Housing Minister Grant Shapps has today warned that a lack of creativity could lead to Scandinavian-style “eco-bling” homes dominating our neighbourhoods…

Housing Minister Grant Shapps has today warned that a lack of creativity could lead to Scandinavian-style “eco-bling” homes dominating our neighbourhoods over the next five years, as housebuilders prepare to go zero carbon in 2016.

He urged architects to go back to their drawing boards, and start finding ways to ‘green up’ the Great British home.

Mr Shapps today opened the ‘Natural House’, a low-carbon property developed by the Prince’s Foundation at the Building Research Establishment in Watford. The property has been constructed to a traditional design using new low-carbon and low energy technologies.

There, the Minister reminded current and prospective homeowners that from 2016 all new homes must be built to a zero carbon standard. But he also argued that the “Natural House” demonstrates that British design will still have a place on our streets and does not need to be replaced by Scandinavian-style, ‘eco-bling’ properties that “wear their green credentials for all to see”.

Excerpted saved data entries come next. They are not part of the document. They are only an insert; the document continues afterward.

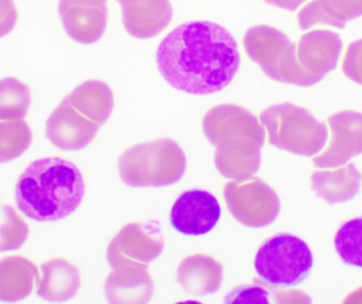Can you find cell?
I'll return each mask as SVG.
<instances>
[{
    "instance_id": "5",
    "label": "cell",
    "mask_w": 362,
    "mask_h": 304,
    "mask_svg": "<svg viewBox=\"0 0 362 304\" xmlns=\"http://www.w3.org/2000/svg\"><path fill=\"white\" fill-rule=\"evenodd\" d=\"M259 118L267 129L269 143L280 150L312 157L327 146L329 131L325 123L299 106L291 103L270 106Z\"/></svg>"
},
{
    "instance_id": "4",
    "label": "cell",
    "mask_w": 362,
    "mask_h": 304,
    "mask_svg": "<svg viewBox=\"0 0 362 304\" xmlns=\"http://www.w3.org/2000/svg\"><path fill=\"white\" fill-rule=\"evenodd\" d=\"M314 255L301 238L282 233L266 240L257 250L255 271L266 286L278 290L296 288L308 279Z\"/></svg>"
},
{
    "instance_id": "15",
    "label": "cell",
    "mask_w": 362,
    "mask_h": 304,
    "mask_svg": "<svg viewBox=\"0 0 362 304\" xmlns=\"http://www.w3.org/2000/svg\"><path fill=\"white\" fill-rule=\"evenodd\" d=\"M36 278V294L50 303H64L74 298L81 286L78 267L64 259L55 258L40 267Z\"/></svg>"
},
{
    "instance_id": "26",
    "label": "cell",
    "mask_w": 362,
    "mask_h": 304,
    "mask_svg": "<svg viewBox=\"0 0 362 304\" xmlns=\"http://www.w3.org/2000/svg\"><path fill=\"white\" fill-rule=\"evenodd\" d=\"M17 21V11L13 0H0V38L8 35Z\"/></svg>"
},
{
    "instance_id": "2",
    "label": "cell",
    "mask_w": 362,
    "mask_h": 304,
    "mask_svg": "<svg viewBox=\"0 0 362 304\" xmlns=\"http://www.w3.org/2000/svg\"><path fill=\"white\" fill-rule=\"evenodd\" d=\"M84 195L80 169L72 162L57 157L32 162L15 188L19 212L37 222L67 218L78 209Z\"/></svg>"
},
{
    "instance_id": "6",
    "label": "cell",
    "mask_w": 362,
    "mask_h": 304,
    "mask_svg": "<svg viewBox=\"0 0 362 304\" xmlns=\"http://www.w3.org/2000/svg\"><path fill=\"white\" fill-rule=\"evenodd\" d=\"M185 155L176 142L157 140L135 146L119 159V171L132 187H163L182 178Z\"/></svg>"
},
{
    "instance_id": "22",
    "label": "cell",
    "mask_w": 362,
    "mask_h": 304,
    "mask_svg": "<svg viewBox=\"0 0 362 304\" xmlns=\"http://www.w3.org/2000/svg\"><path fill=\"white\" fill-rule=\"evenodd\" d=\"M334 244L338 256L346 265L362 269V217L342 224Z\"/></svg>"
},
{
    "instance_id": "8",
    "label": "cell",
    "mask_w": 362,
    "mask_h": 304,
    "mask_svg": "<svg viewBox=\"0 0 362 304\" xmlns=\"http://www.w3.org/2000/svg\"><path fill=\"white\" fill-rule=\"evenodd\" d=\"M225 195L231 214L247 226L272 224L280 212L278 195L259 178H252L251 183L244 185L228 183Z\"/></svg>"
},
{
    "instance_id": "28",
    "label": "cell",
    "mask_w": 362,
    "mask_h": 304,
    "mask_svg": "<svg viewBox=\"0 0 362 304\" xmlns=\"http://www.w3.org/2000/svg\"><path fill=\"white\" fill-rule=\"evenodd\" d=\"M344 303H362V288L353 292L352 294L349 296V298L344 300Z\"/></svg>"
},
{
    "instance_id": "20",
    "label": "cell",
    "mask_w": 362,
    "mask_h": 304,
    "mask_svg": "<svg viewBox=\"0 0 362 304\" xmlns=\"http://www.w3.org/2000/svg\"><path fill=\"white\" fill-rule=\"evenodd\" d=\"M31 105L29 87L14 78L0 80V121L25 118Z\"/></svg>"
},
{
    "instance_id": "17",
    "label": "cell",
    "mask_w": 362,
    "mask_h": 304,
    "mask_svg": "<svg viewBox=\"0 0 362 304\" xmlns=\"http://www.w3.org/2000/svg\"><path fill=\"white\" fill-rule=\"evenodd\" d=\"M361 16L362 0H313L300 11L298 21L302 31L319 23L344 30Z\"/></svg>"
},
{
    "instance_id": "23",
    "label": "cell",
    "mask_w": 362,
    "mask_h": 304,
    "mask_svg": "<svg viewBox=\"0 0 362 304\" xmlns=\"http://www.w3.org/2000/svg\"><path fill=\"white\" fill-rule=\"evenodd\" d=\"M29 225L10 205H4L0 214V253L19 250L27 241Z\"/></svg>"
},
{
    "instance_id": "10",
    "label": "cell",
    "mask_w": 362,
    "mask_h": 304,
    "mask_svg": "<svg viewBox=\"0 0 362 304\" xmlns=\"http://www.w3.org/2000/svg\"><path fill=\"white\" fill-rule=\"evenodd\" d=\"M332 135L322 154L313 159L317 168H338L362 153V114L346 110L327 118Z\"/></svg>"
},
{
    "instance_id": "16",
    "label": "cell",
    "mask_w": 362,
    "mask_h": 304,
    "mask_svg": "<svg viewBox=\"0 0 362 304\" xmlns=\"http://www.w3.org/2000/svg\"><path fill=\"white\" fill-rule=\"evenodd\" d=\"M362 174L353 163L335 170H317L312 176V188L327 203L351 201L361 190Z\"/></svg>"
},
{
    "instance_id": "25",
    "label": "cell",
    "mask_w": 362,
    "mask_h": 304,
    "mask_svg": "<svg viewBox=\"0 0 362 304\" xmlns=\"http://www.w3.org/2000/svg\"><path fill=\"white\" fill-rule=\"evenodd\" d=\"M225 303H270V293L262 286H240L226 296Z\"/></svg>"
},
{
    "instance_id": "7",
    "label": "cell",
    "mask_w": 362,
    "mask_h": 304,
    "mask_svg": "<svg viewBox=\"0 0 362 304\" xmlns=\"http://www.w3.org/2000/svg\"><path fill=\"white\" fill-rule=\"evenodd\" d=\"M243 42L248 56L268 78L283 84L314 86L298 61L297 46L280 30L255 25L246 32Z\"/></svg>"
},
{
    "instance_id": "18",
    "label": "cell",
    "mask_w": 362,
    "mask_h": 304,
    "mask_svg": "<svg viewBox=\"0 0 362 304\" xmlns=\"http://www.w3.org/2000/svg\"><path fill=\"white\" fill-rule=\"evenodd\" d=\"M38 277L36 265L27 258L6 257L0 260V301L16 303L30 296Z\"/></svg>"
},
{
    "instance_id": "27",
    "label": "cell",
    "mask_w": 362,
    "mask_h": 304,
    "mask_svg": "<svg viewBox=\"0 0 362 304\" xmlns=\"http://www.w3.org/2000/svg\"><path fill=\"white\" fill-rule=\"evenodd\" d=\"M264 1L267 2L270 6H278V8H283V10L295 12L308 0H264Z\"/></svg>"
},
{
    "instance_id": "12",
    "label": "cell",
    "mask_w": 362,
    "mask_h": 304,
    "mask_svg": "<svg viewBox=\"0 0 362 304\" xmlns=\"http://www.w3.org/2000/svg\"><path fill=\"white\" fill-rule=\"evenodd\" d=\"M344 42L339 34L314 30L302 35L297 46L298 61L314 85L337 68Z\"/></svg>"
},
{
    "instance_id": "13",
    "label": "cell",
    "mask_w": 362,
    "mask_h": 304,
    "mask_svg": "<svg viewBox=\"0 0 362 304\" xmlns=\"http://www.w3.org/2000/svg\"><path fill=\"white\" fill-rule=\"evenodd\" d=\"M99 128L97 123L81 114L65 99L49 116L46 135L59 150L76 152L86 147Z\"/></svg>"
},
{
    "instance_id": "9",
    "label": "cell",
    "mask_w": 362,
    "mask_h": 304,
    "mask_svg": "<svg viewBox=\"0 0 362 304\" xmlns=\"http://www.w3.org/2000/svg\"><path fill=\"white\" fill-rule=\"evenodd\" d=\"M221 214V205L212 193L191 189L176 200L170 214V223L178 233L198 237L213 231Z\"/></svg>"
},
{
    "instance_id": "3",
    "label": "cell",
    "mask_w": 362,
    "mask_h": 304,
    "mask_svg": "<svg viewBox=\"0 0 362 304\" xmlns=\"http://www.w3.org/2000/svg\"><path fill=\"white\" fill-rule=\"evenodd\" d=\"M204 130L217 147L215 161L223 176L247 180L250 172L244 161L253 174L259 170L263 146L249 141H265V131L249 110L230 104L217 106L204 116Z\"/></svg>"
},
{
    "instance_id": "24",
    "label": "cell",
    "mask_w": 362,
    "mask_h": 304,
    "mask_svg": "<svg viewBox=\"0 0 362 304\" xmlns=\"http://www.w3.org/2000/svg\"><path fill=\"white\" fill-rule=\"evenodd\" d=\"M342 72L349 80L362 85V38L351 42L348 47L342 63Z\"/></svg>"
},
{
    "instance_id": "1",
    "label": "cell",
    "mask_w": 362,
    "mask_h": 304,
    "mask_svg": "<svg viewBox=\"0 0 362 304\" xmlns=\"http://www.w3.org/2000/svg\"><path fill=\"white\" fill-rule=\"evenodd\" d=\"M156 63L176 90L213 95L227 88L240 66L238 42L223 25L189 21L170 32L159 44Z\"/></svg>"
},
{
    "instance_id": "14",
    "label": "cell",
    "mask_w": 362,
    "mask_h": 304,
    "mask_svg": "<svg viewBox=\"0 0 362 304\" xmlns=\"http://www.w3.org/2000/svg\"><path fill=\"white\" fill-rule=\"evenodd\" d=\"M122 11V21L129 35L150 39L159 35L173 18L170 0H117Z\"/></svg>"
},
{
    "instance_id": "11",
    "label": "cell",
    "mask_w": 362,
    "mask_h": 304,
    "mask_svg": "<svg viewBox=\"0 0 362 304\" xmlns=\"http://www.w3.org/2000/svg\"><path fill=\"white\" fill-rule=\"evenodd\" d=\"M108 0H59V13L64 30L74 42L95 44L107 27Z\"/></svg>"
},
{
    "instance_id": "21",
    "label": "cell",
    "mask_w": 362,
    "mask_h": 304,
    "mask_svg": "<svg viewBox=\"0 0 362 304\" xmlns=\"http://www.w3.org/2000/svg\"><path fill=\"white\" fill-rule=\"evenodd\" d=\"M32 133L25 121L0 122V164L8 163L27 152Z\"/></svg>"
},
{
    "instance_id": "19",
    "label": "cell",
    "mask_w": 362,
    "mask_h": 304,
    "mask_svg": "<svg viewBox=\"0 0 362 304\" xmlns=\"http://www.w3.org/2000/svg\"><path fill=\"white\" fill-rule=\"evenodd\" d=\"M70 105L100 127L108 120L114 109V95L101 80H87L76 87L67 97Z\"/></svg>"
}]
</instances>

He therefore insisted that turning zero carbon in 2016 should not mean the end of the Great British home - whether it apes the Victorian terraces of the cities, or the cottages that dominate the streets of rural villages - which could be built to be eco-friendly just as well a the glass-fronted properties that have proved just as popular as more traditional designs.

Grant Shapps said:

We all know the Scandinavian-style homes that feature on property programmes - wearing their green credentials for all to see. These are popular and display a high quality of design and craftsmanship. But a lack of creativity could mean this eco-bling dominates our neighbourhoods in as little as five years - I am clear that the beginning of zero carbon does not need to mean the end of Great British design.

That’s why between now and 2016 when all new homes must be zero carbon, I want developers and designers to go back to their drawing boards and see how they can ‘green up’ our traditional, British properties. People want to buy homes, not causes and just because a home is greener does not mean it can’t reflect the character of the local area.

With the Natural House in Watford, the Prince’s Foundation has proved that Great British design doesn’t need to be sacrificed to make our homes zero carbon. And as we move towards 2016, I want local people themselves to have their say, working with the Design Council to shape the future designs of their area to make them cleaner and greener.

Notes to editors

1. On 17 May 2011, Grant Shapps published his proposals for a Zero Carbon Standard. Details can be found at:

2. Communities now have greater opportunities to have their say on how their areas should look and feel in the future. In February 2011 Ministers confirmed that the Design Council would expand to take in many of the activities, skills, knowledge and expertise from the Commission for Architecture and the Built Environment, creating a one-stop shop offering a service to industry, councils and communities.

3. Grant Shapps will today visit the Natural House at the Building Research Establishment. Developed by the Prince’s Trust and built to a traditional design, the Natural House has been constructed using a variety of techniques to keep it low-carbon and low-energy.

These include:

  • thermoplan blocks, which trap air in pockets to provide high levels of insulation

  • carbon-light materials including wood-framed windows, lime render on the walls and slate tiles on the roof

  • a unique ventilation system drawing fresh air into the house, with casement windows able to be fully open to let more air in on warmer days

  • the property is also finished internally using wool carpets and organic paints.